ESR4 explores the hypothesis that uremic microcalcification is not only caused by phosphate retention, but also by persistent inflammation, vitamin K deficiency, inactive MGP, and increased vascular expression of apoptotic genes and bone proteins. We also plan to study 1) progerin expression and markers of DNA repair deficiency and premature senescence, 2) chemical anatomy of vascular lesions associated with CKD, 3) relate uremic calcification to markers of established and novel markers of bioageing, 4) test relation between uremic calcification and ex vivo endothelial function and 5) relate the uremic microbiota to premature vascular ageing.

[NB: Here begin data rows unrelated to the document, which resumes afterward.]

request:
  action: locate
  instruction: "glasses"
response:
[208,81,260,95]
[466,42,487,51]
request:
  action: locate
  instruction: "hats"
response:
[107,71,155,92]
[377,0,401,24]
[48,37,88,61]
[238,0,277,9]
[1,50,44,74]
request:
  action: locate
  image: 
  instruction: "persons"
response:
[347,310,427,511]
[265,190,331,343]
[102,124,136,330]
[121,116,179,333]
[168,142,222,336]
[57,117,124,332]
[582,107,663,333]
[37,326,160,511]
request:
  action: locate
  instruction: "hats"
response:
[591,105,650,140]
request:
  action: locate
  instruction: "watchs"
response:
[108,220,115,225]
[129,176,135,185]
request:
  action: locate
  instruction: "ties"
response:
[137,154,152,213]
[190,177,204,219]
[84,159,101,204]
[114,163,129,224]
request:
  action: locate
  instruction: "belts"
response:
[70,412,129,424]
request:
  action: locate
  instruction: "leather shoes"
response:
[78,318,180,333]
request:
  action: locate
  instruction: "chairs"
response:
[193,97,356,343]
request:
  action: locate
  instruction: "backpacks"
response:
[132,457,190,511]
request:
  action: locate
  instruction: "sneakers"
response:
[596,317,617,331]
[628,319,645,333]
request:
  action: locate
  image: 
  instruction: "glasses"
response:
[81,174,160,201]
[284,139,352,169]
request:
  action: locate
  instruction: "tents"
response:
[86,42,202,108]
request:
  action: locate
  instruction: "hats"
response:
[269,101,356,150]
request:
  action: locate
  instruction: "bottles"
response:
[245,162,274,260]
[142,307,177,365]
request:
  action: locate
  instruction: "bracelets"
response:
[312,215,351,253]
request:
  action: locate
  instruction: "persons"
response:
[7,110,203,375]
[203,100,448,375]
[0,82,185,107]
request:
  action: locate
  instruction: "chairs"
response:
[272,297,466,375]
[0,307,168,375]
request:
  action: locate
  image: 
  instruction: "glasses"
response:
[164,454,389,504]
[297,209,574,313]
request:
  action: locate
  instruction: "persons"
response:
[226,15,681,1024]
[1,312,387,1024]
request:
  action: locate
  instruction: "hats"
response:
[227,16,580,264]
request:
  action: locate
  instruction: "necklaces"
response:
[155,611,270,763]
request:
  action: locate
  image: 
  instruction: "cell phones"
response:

1. About 120 ESRD patients are tested at time of LD-RTx. Vascular biopsies are scored for fibrosis and calcification and stained for inflammatory markers, bone proteins, elastin, collagen and progerin. We analyse inhibitors and promoters of calcification, TMAO, protein-bound uremic toxins, calcification propensity, miRNAs, apoptotic genes in calcified vs. non-calcified vessels, genotypes of established as well as novel candidate genes, and gene specific DNA methylation, allowing exploration of signalling pathways. In addition, results from ESR3 on novel biomarkers predicting calcification and miRNA data from ESR1 and data on fetuin-A and CPPs from ESR12 will be validated and tested.
2. Uremic and control epigastric arteries obtained from patients and controls will be quantified for progerin expression, and markers for DNA repair deficiency and premature senescence, using IF microscopy. Droplet digital PCR will be used to screen DNA for the presence of low-degree mosaicism for nucleotide variants that result in increased progerin production.
3. Small arteries will be isolated from sc uremic fat. Functional properties of vessels will be studied using isometric ‘wire’ and perfusion myography, which is a reliable method for acutely assessing endothelial function response to pharmacological agonists before and after application with MV, while allowing studies on long-term effects and evaluates shear stress, pressure-mediated pharmacological activation, with different agonists on endothelium-derived factors and uremic microvesicles.